# WHAT YOU ARE ASKED TO DO:
Leave the images out and write out each entry exactly as shown.

# INPUT DATA:
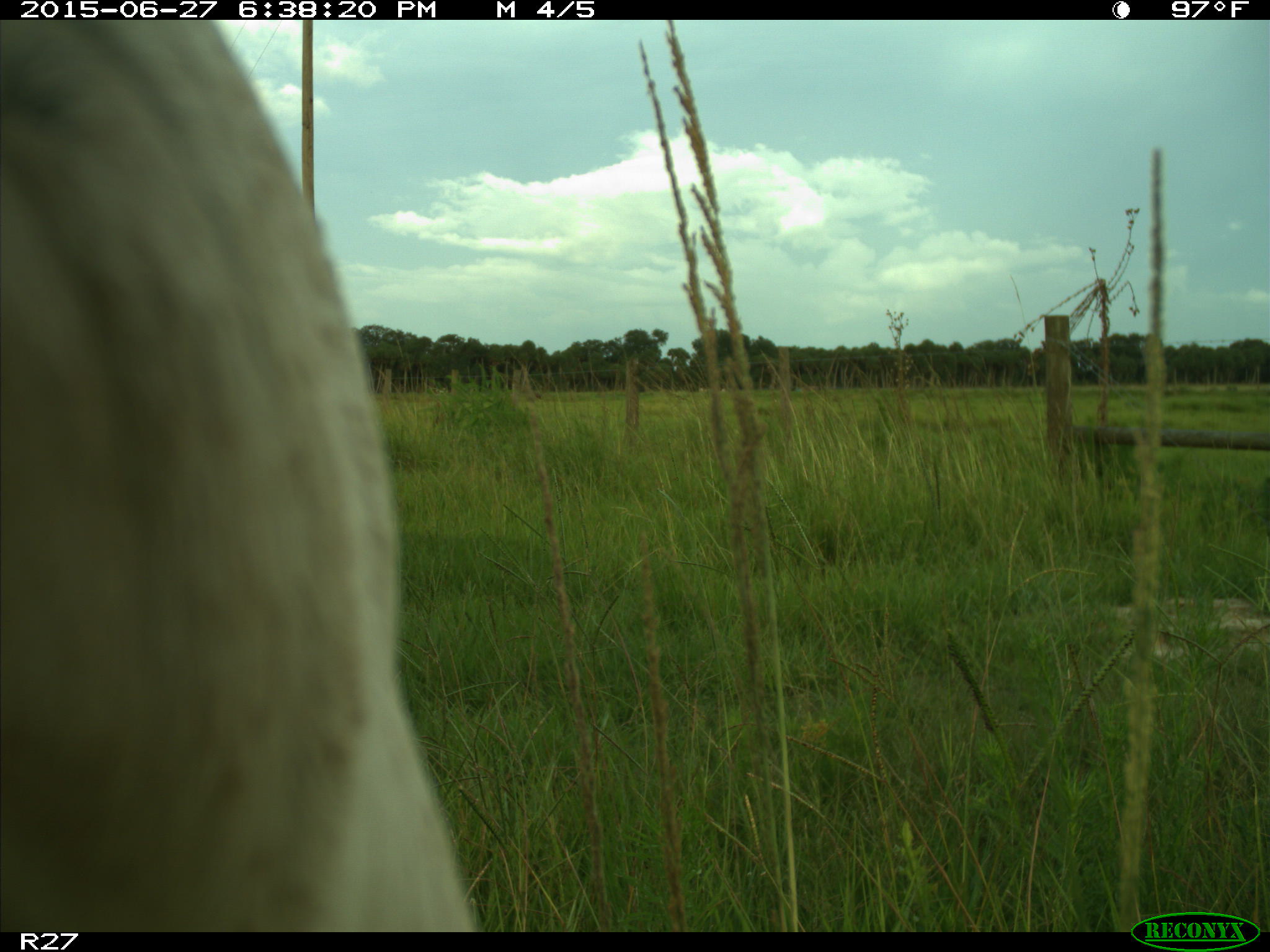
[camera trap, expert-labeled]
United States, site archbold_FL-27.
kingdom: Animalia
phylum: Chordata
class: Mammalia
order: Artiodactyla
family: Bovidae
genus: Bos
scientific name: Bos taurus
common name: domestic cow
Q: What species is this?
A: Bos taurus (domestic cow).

# EXERCISE OUTPUT:
[camera trap, expert-labeled]
United States, site archbold_FL-27.
kingdom: Animalia
phylum: Chordata
class: Mammalia
order: Artiodactyla
family: Bovidae
genus: Bos
scientific name: Bos taurus
common name: domestic cow
Q: What species is this?
A: Bos taurus (domestic cow).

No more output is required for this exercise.